Secretary of the Department of Social Security
- In office 19 August 1977 – 23 April 1981

Personal details
- Born: Patrick Joseph Lanigan 20 February 1925 North Fitzroy, Victoria
- Died: 1992 (aged 67) Turkey
- Spouse: Margaret
- Children: 4
- Alma mater: University of Melbourne Australian National University
- Occupation: Public servant

= Pat Lanigan =

Australian public servant and administrator

Patrick Joseph "Pat" Lanigan (19251992) was a senior Australian public servant and administrator.

==Life and career==
Pat Lanigan was born on 20 February 1925 in North Fitzroy, Victoria, the son of a Victorian Railways worker.
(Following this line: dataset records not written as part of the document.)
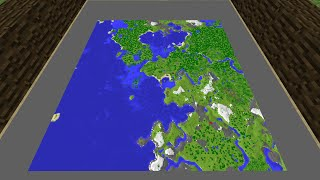 Rakennetaan subaajaservulla - Minecraft striimi 7.6.2018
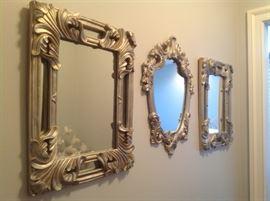 3 mirrors - $20 each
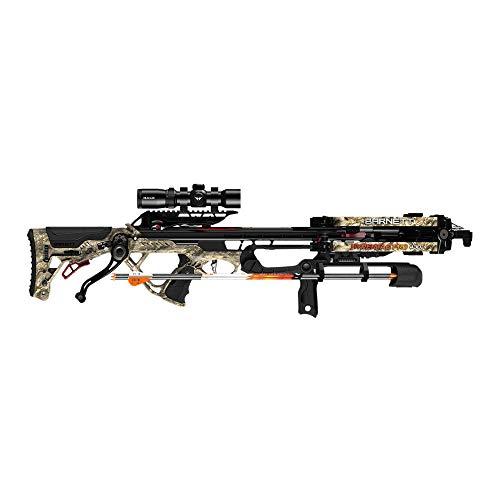 Barnett Archery Hypertac Pro 430 Crossbow Package with Crank Cocking Device |Shoots 430 Feet Per Second, Multi (BAR78165)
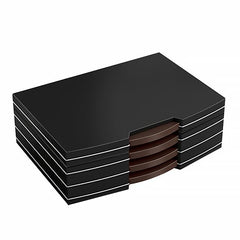 CARLTON - Polished Steel Accented - Black Humidor- Holds 100 Cigars - With Silver Hardware - Shades of Havana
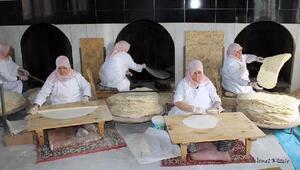 UNESCO listesindeki yufka, Kayseride bir ilçenin geçim kaynağı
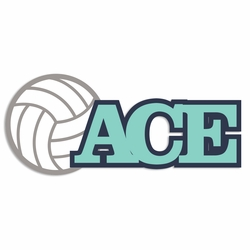 Volleyball: ACE Laser Die Cut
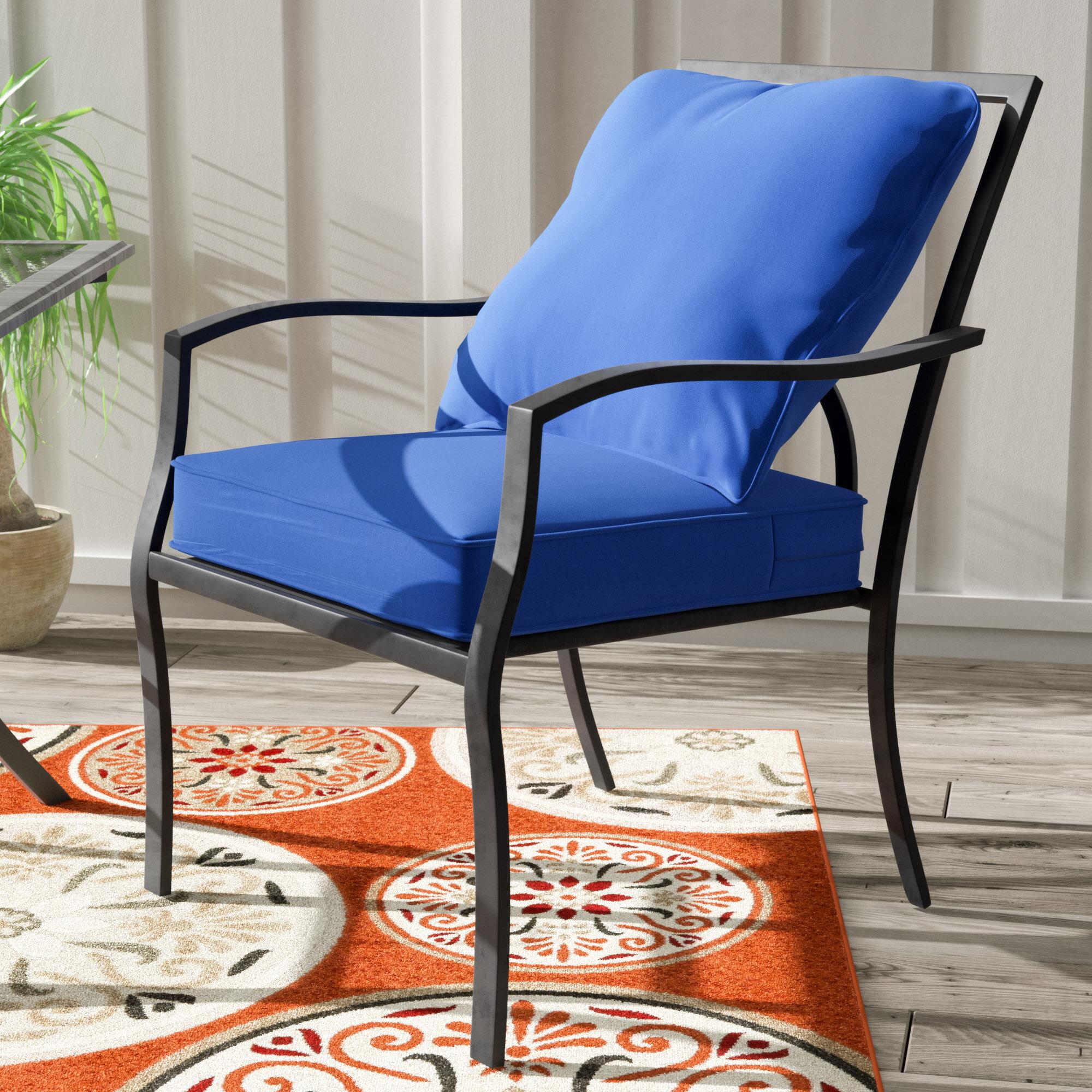 ec6baa95b59 Andover Mills Sarver Indoor Outdoor Lounge Chair Cushion   Reviews ...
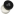 elf High Definition Powder by elf Cosmetics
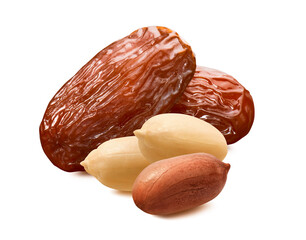 Dates and peanut nuts isolated on white background.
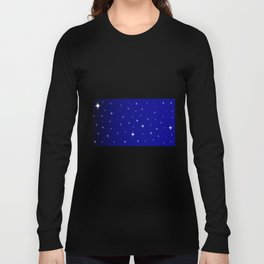 Stary Night Long Sleeve T-shirt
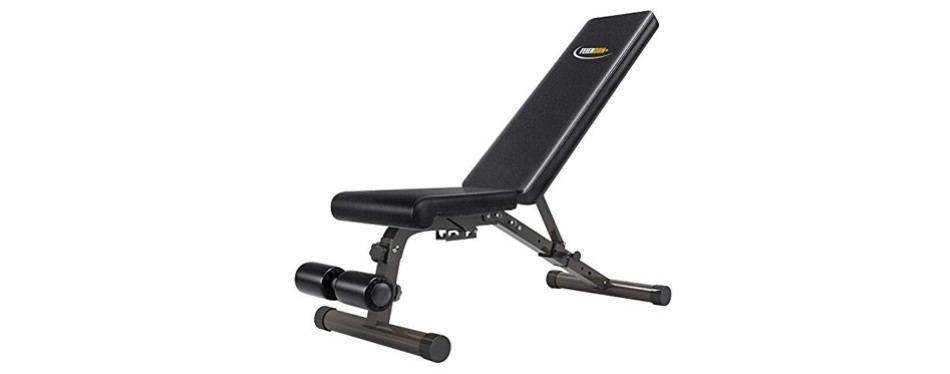 Strange 9 Best Adjustable Workout Benches In 2019 Buying Guide Creativecarmelina Interior Chair Design Creativecarmelinacom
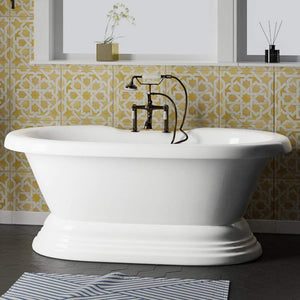 "60"" Erlanger Acrylic Double-Ended Roll-Top Tub with Pedestal"
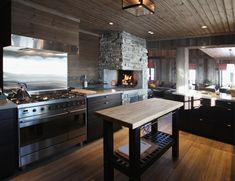 Hytte Breivasbu 12 Interior Architecture, Interior Design, Cabin Interiors, Mountain Homes, Log Homes, Living Room, Kitchen, Rustic Homes, House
He was raised in Hampton, Victoria, attending the St Kilda Christian Brothers College and later the University of Melbourne.

Between September 1943 and December 1946, during World War II, Lanigan served in the 2/5th Battalion, Australian Imperial Force, in New Guinea.

Lanigan joined the Australian Public Service in the Australian Taxation Office in 1950 when he was 25 years of age.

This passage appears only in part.